■ DIRECTIVE
Recast everything from the first of the rows below down to the line containing "fruit grows through" as a JSON list of strings, one string per line, leaving out blank lines and the pictures.

■ SUPPLIED DATA
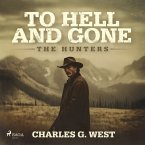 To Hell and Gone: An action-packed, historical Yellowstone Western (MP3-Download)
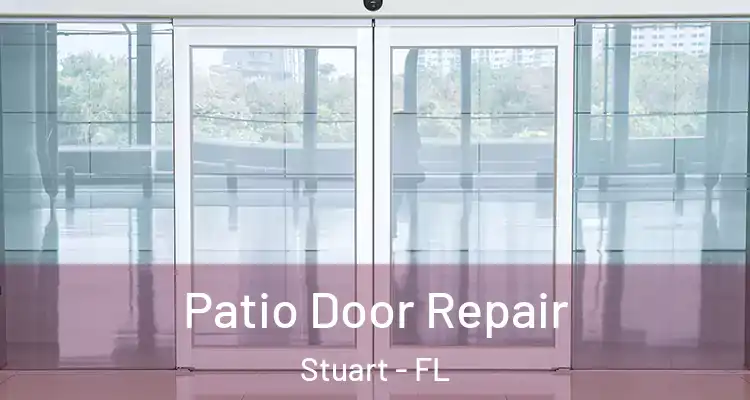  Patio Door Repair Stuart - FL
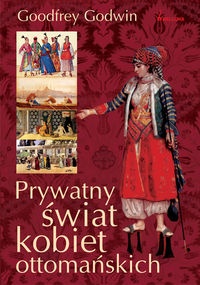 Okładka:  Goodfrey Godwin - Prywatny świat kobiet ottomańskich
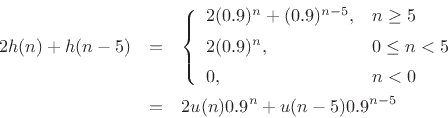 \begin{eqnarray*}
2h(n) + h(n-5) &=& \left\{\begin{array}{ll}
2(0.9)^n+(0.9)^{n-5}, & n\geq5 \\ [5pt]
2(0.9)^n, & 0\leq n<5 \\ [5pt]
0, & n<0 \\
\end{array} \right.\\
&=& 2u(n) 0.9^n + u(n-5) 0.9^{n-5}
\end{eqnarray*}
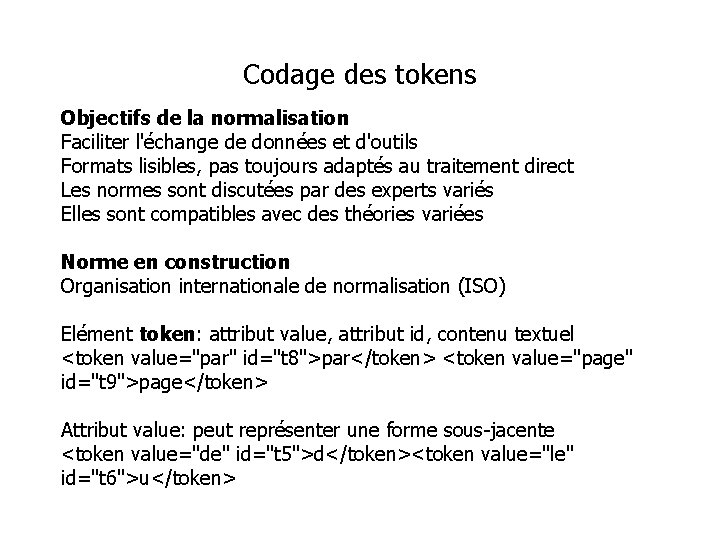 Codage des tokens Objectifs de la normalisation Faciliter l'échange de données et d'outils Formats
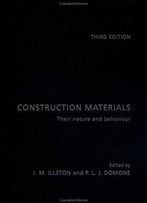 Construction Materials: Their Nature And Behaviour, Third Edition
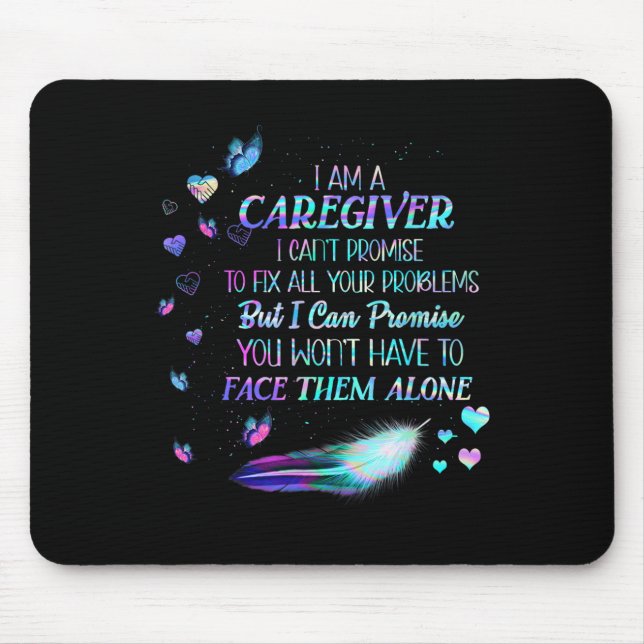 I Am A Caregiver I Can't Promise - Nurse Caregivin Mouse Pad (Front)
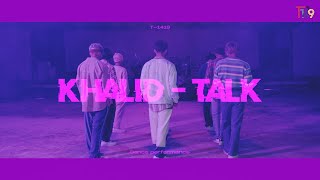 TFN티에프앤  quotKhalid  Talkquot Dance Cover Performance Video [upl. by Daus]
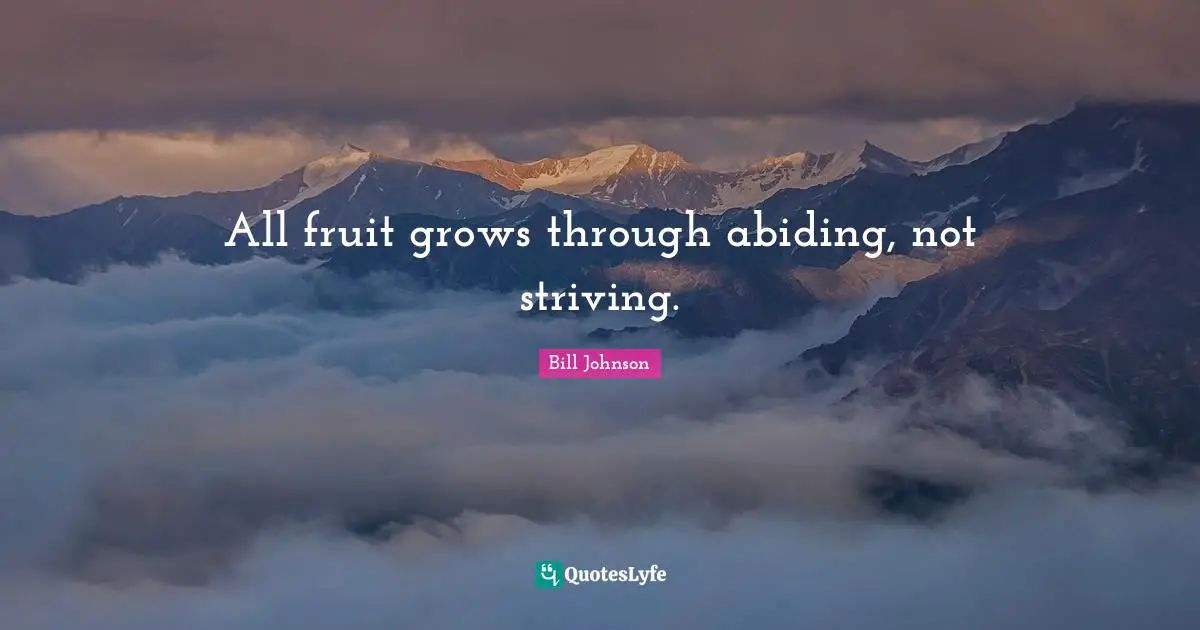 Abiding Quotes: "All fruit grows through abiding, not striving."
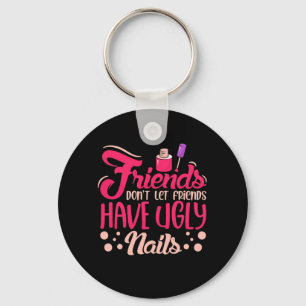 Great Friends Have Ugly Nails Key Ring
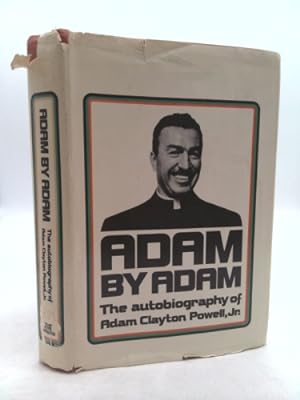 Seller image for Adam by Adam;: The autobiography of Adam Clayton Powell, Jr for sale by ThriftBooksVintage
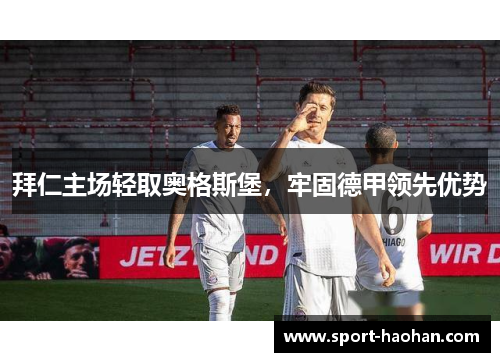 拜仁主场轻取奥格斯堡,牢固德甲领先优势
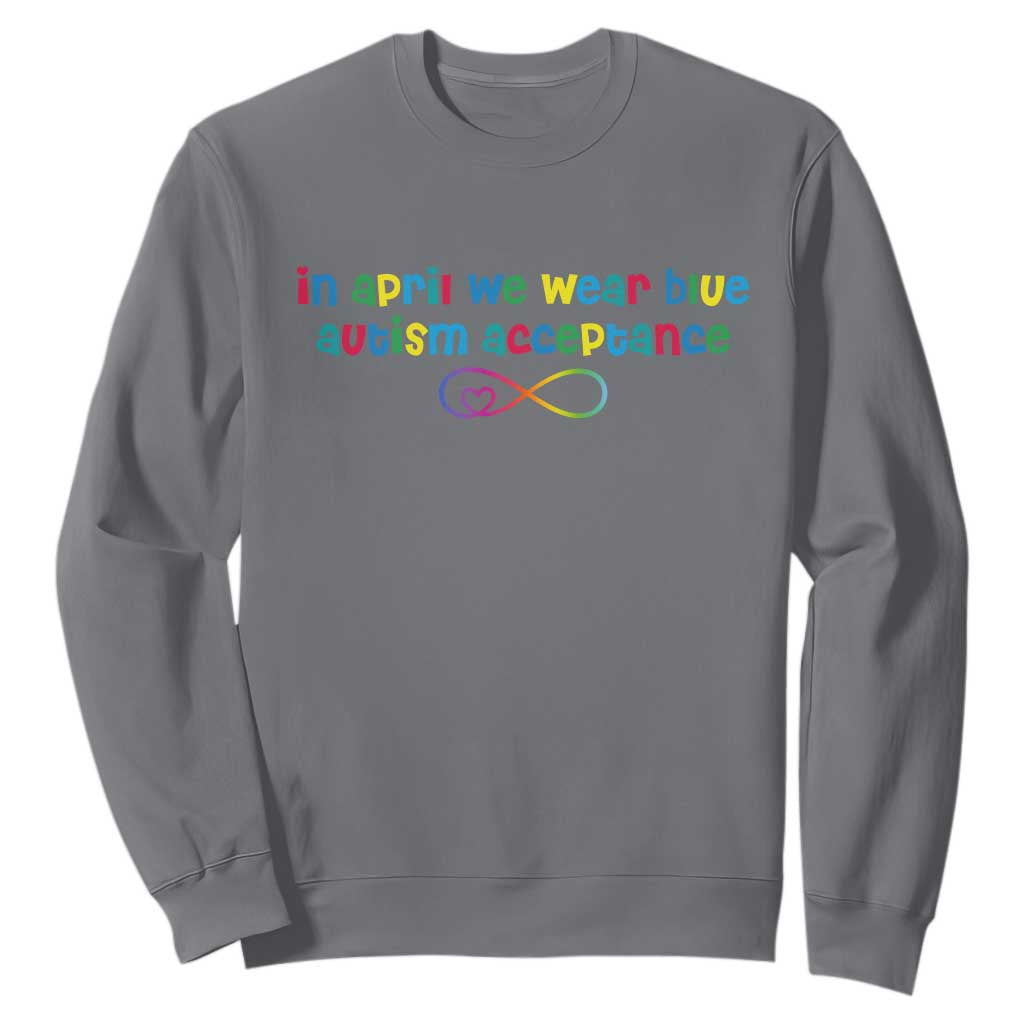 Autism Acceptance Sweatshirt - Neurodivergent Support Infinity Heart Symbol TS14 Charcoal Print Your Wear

■ RESPONSE FOR THIS EXERCISE
[
  " To Hell and Gone: An action-packed, historical Yellowstone Western (MP3-Download)",
  "  Patio Door Repair Stuart - FL",
  " Okładka:  Goodfrey Godwin - Prywatny świat kobiet ottomańskich",
  " \\begin{eqnarray*}",
  "2h(n) + h(n-5) &=& \\left\\{\\begin{array}{ll}",
  "2(0.9)^n+(0.9)^{n-5}, & n\\geq5 \\\\ [5pt]",
  "2(0.9)^n, & 0\\leq n<5 \\\\ [5pt]",
  "0, & n<0 \\\\",
  "\\end{array} \\right.\\\\",
  "&=& 2u(n) 0.9^n + u(n-5) 0.9^{n-5}",
  "\\end{eqnarray*}",
  " Codage des tokens Objectifs de la normalisation Faciliter l'échange de données et d'outils Formats",
  " Construction Materials: Their Nature And Behaviour, Third Edition",
  " I Am A Caregiver I Can't Promise - Nurse Caregivin Mouse Pad (Front)",
  " TFN티에프앤  quotKhalid  Talkquot Dance Cover Performance Video [upl. by Daus]",
  " Abiding Quotes: \"All fruit grows through abiding, not striving.\""
]